A 7-Year-Old Took the Stage to Explain Why Peekaboo Might Be the Most Important Game on Earth

Molly Wright walked onto the stage carrying two bags, one blue and one red, and a baby named Ari on her arm. She was seven years old, and she had come to talk to a room full of adults about their brains, and about hers. What followed was one of the most disarming arguments for early childhood connection in recent memory, delivered not by a neuroscientist but by a second-grader who knew exactly what she was describing because she had lived it. The stakes, as Molly made clear from her first breath, could not be higher: the way adults respond to children in the earliest years of life shapes not just childhood, but every relationship, every skill, and every moment of calm or confusion that follows.

Two bags and a baby make the point

Molly held up the blue bag first. It represented the rough size and weight of a healthy baby’s brain at birth. Then came the red one, larger, heavier, representing a baby’s brain after just the first year of life. The brain nearly doubles in volume in that single year, she explained, and by age seven, it has already reached roughly 90 percent of an adult brain’s volume. In those early years, the brain can form up to one million neural connections every second. But it cannot do it alone.

Molly had brought her neighbor Amarjot and his baby Ari to make the science visible. She walked the audience through three types of simple interaction, copycat games that build imagination and empathy, naming games that build vocabulary and attention, and peekaboo, which she described as building memory and trust. Scientists call the broader pattern ‘serve and return,’ she noted, though she had her own translation: connect, talk, and play. Each time an adult responds to a baby’s reach, laugh, or sound, a neural pathway is reinforced. Each ignored signal is a missed opportunity at a moment when those windows are opening faster than they ever will again.

The thirty seconds that went quiet

The talk’s sharpest moment came when Molly asked Amarjot to stop responding to Ari. No anger, no raised voice, just absence. Ari reached toward his father’s face. He tried again. Within seconds, the baby was crying, confused by a silence he had no framework to interpret. Then Molly asked Amarjot to re-engage, and Ari laughed almost immediately. Molly stood still for a moment before speaking. ‘Now what if our whole childhood was like that last 30 seconds?’ she asked. How hard it would be, she said, for a child to feel calm, to feel safe, to learn to trust anyone, and the lifelong impact that would have. ‘That makes me feel sad,’ she added, without fuss.

Ari recovered quickly, she pointed out, specifically because the bond between him and his father was already so strong. That security is what allows children to try new things, to explore, to take the small risks that become the large competencies of adult life.

The girl who asked everyone to play more

Molly closed with a call that was precise rather than grand. The most critical window is the first five years, she said, starting from inside the womb. The single most impactful thing any adult can do during that time is serve and return, and when they do it matters as much as how: early, and often.

She looked out at the room and put it plainly: ‘To us, the children, it’s so much more than just a game. It’s our future.’

Ari laughed again as the applause came in.

The blue bag and the red bag were still sitting on the stage when she walked off.

DIRECTIONS:
1: In the article on Molly Wright's talk, what did the blue bag represent?
2: Please retype the passage of the article on Molly Wright's talk from "The girl who" up to and including "early, and often.".
The rows after the article on Molly Wright's talk are separate material.

AVAILABLE DATA:
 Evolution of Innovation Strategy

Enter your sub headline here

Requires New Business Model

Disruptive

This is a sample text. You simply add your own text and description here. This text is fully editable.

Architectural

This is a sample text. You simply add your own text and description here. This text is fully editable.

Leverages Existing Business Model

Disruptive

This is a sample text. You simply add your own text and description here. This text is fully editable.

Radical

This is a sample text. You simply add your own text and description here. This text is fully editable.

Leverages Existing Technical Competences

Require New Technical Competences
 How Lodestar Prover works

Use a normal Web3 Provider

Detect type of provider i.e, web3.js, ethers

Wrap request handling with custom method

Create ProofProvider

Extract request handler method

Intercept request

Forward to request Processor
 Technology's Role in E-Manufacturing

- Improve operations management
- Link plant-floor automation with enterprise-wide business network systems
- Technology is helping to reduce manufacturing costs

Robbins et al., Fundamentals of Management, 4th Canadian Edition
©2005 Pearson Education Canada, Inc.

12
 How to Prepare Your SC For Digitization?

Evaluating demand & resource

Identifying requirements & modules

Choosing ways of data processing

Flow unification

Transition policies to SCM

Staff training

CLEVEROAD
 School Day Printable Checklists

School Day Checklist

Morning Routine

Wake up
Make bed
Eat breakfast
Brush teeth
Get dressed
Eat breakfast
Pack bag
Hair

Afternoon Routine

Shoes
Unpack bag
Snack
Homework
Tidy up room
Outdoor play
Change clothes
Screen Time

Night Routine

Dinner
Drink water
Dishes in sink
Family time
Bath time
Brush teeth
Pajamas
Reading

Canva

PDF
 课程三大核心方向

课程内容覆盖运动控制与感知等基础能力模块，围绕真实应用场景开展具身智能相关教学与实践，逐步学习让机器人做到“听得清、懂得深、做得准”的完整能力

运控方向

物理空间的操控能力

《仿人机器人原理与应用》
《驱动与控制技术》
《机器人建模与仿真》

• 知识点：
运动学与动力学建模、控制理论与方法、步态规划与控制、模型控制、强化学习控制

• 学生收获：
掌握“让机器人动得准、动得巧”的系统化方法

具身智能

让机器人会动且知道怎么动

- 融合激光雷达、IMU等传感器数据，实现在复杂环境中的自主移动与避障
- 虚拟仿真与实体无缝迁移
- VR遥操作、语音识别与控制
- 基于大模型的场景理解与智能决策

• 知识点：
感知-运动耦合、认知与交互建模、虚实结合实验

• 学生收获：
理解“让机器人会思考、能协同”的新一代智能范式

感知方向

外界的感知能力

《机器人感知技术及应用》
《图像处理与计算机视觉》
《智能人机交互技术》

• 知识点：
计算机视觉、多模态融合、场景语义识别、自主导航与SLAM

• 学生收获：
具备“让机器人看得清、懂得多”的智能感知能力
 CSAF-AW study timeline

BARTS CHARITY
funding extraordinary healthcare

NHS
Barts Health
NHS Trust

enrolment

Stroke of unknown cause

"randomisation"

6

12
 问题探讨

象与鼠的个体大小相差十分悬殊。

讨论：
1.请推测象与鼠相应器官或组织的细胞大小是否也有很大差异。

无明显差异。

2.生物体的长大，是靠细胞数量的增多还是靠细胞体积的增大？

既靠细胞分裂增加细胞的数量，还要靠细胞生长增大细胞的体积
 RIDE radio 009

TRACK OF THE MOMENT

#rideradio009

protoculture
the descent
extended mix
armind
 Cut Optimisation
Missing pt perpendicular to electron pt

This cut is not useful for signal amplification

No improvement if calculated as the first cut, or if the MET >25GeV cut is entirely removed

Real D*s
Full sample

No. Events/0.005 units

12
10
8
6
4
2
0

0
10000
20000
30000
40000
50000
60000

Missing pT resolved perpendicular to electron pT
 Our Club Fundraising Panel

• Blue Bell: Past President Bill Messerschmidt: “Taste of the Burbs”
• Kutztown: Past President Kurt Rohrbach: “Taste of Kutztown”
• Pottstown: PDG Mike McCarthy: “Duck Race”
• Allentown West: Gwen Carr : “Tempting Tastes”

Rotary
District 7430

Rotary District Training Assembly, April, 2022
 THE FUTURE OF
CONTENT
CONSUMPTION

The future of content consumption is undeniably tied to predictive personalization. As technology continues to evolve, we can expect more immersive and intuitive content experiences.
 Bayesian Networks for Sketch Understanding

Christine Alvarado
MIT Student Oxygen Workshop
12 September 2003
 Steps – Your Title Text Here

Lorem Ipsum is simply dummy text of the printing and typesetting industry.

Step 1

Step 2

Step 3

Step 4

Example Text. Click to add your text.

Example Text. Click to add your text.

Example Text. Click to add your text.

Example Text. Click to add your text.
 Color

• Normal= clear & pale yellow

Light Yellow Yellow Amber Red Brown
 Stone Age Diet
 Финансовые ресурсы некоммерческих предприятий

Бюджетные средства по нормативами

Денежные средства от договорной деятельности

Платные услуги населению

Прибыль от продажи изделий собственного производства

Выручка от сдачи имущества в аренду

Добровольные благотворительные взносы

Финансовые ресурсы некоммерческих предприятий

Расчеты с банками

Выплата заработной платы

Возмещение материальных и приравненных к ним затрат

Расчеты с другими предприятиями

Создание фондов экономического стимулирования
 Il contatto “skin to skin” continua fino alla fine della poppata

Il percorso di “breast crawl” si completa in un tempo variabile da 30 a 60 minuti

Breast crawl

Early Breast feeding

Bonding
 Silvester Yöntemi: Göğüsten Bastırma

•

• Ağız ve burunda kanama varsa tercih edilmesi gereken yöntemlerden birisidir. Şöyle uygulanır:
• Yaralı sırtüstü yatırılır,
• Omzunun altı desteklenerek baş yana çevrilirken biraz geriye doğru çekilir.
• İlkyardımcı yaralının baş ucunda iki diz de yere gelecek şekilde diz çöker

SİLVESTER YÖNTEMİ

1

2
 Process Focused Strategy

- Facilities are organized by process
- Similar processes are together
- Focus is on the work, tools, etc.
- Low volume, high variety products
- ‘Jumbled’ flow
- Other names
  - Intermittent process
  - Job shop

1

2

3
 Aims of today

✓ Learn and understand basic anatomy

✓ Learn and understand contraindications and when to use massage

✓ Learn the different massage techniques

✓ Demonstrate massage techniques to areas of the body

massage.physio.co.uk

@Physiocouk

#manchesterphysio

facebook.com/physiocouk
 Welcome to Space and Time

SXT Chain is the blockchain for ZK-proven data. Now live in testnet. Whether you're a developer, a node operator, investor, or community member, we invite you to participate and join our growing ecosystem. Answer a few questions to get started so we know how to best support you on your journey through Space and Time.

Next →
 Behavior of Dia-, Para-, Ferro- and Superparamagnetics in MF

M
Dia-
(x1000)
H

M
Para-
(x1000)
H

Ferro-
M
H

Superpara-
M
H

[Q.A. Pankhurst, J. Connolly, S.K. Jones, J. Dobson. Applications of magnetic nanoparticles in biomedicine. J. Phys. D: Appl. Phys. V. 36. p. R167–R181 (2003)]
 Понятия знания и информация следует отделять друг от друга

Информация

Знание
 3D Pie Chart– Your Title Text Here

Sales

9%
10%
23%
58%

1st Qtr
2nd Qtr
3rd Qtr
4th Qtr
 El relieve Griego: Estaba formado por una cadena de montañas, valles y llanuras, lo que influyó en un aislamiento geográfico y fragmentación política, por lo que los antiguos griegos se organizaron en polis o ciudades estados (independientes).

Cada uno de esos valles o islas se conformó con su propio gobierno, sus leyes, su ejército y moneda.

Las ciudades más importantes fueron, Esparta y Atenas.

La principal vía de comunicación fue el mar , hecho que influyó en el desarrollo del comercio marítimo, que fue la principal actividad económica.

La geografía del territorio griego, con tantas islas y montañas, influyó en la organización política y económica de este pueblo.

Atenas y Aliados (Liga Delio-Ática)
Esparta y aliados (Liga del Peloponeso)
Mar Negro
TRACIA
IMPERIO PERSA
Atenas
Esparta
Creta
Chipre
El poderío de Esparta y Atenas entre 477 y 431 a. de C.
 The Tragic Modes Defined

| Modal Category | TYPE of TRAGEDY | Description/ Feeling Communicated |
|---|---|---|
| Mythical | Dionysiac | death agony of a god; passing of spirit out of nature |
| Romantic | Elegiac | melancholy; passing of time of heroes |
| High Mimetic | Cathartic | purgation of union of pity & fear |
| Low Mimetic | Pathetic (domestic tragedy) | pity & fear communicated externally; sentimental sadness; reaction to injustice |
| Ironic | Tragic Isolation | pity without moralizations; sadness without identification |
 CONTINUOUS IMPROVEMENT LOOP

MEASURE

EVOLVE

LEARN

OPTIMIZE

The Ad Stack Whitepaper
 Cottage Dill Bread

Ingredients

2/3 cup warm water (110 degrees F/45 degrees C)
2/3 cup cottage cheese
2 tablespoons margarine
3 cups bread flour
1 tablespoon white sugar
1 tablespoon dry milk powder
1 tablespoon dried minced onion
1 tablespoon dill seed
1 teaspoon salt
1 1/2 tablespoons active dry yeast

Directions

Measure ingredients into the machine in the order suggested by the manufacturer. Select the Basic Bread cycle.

RESULTS:
1: The rough size and weight of a healthy baby's brain at birth.

2:
The girl who asked everyone to play more

Molly closed with a call that was precise rather than grand. The most critical window is the first five years, she said, starting from inside the womb. The single most impactful thing any adult can do during that time is serve and return, and when they do it matters as much as how: early, and often.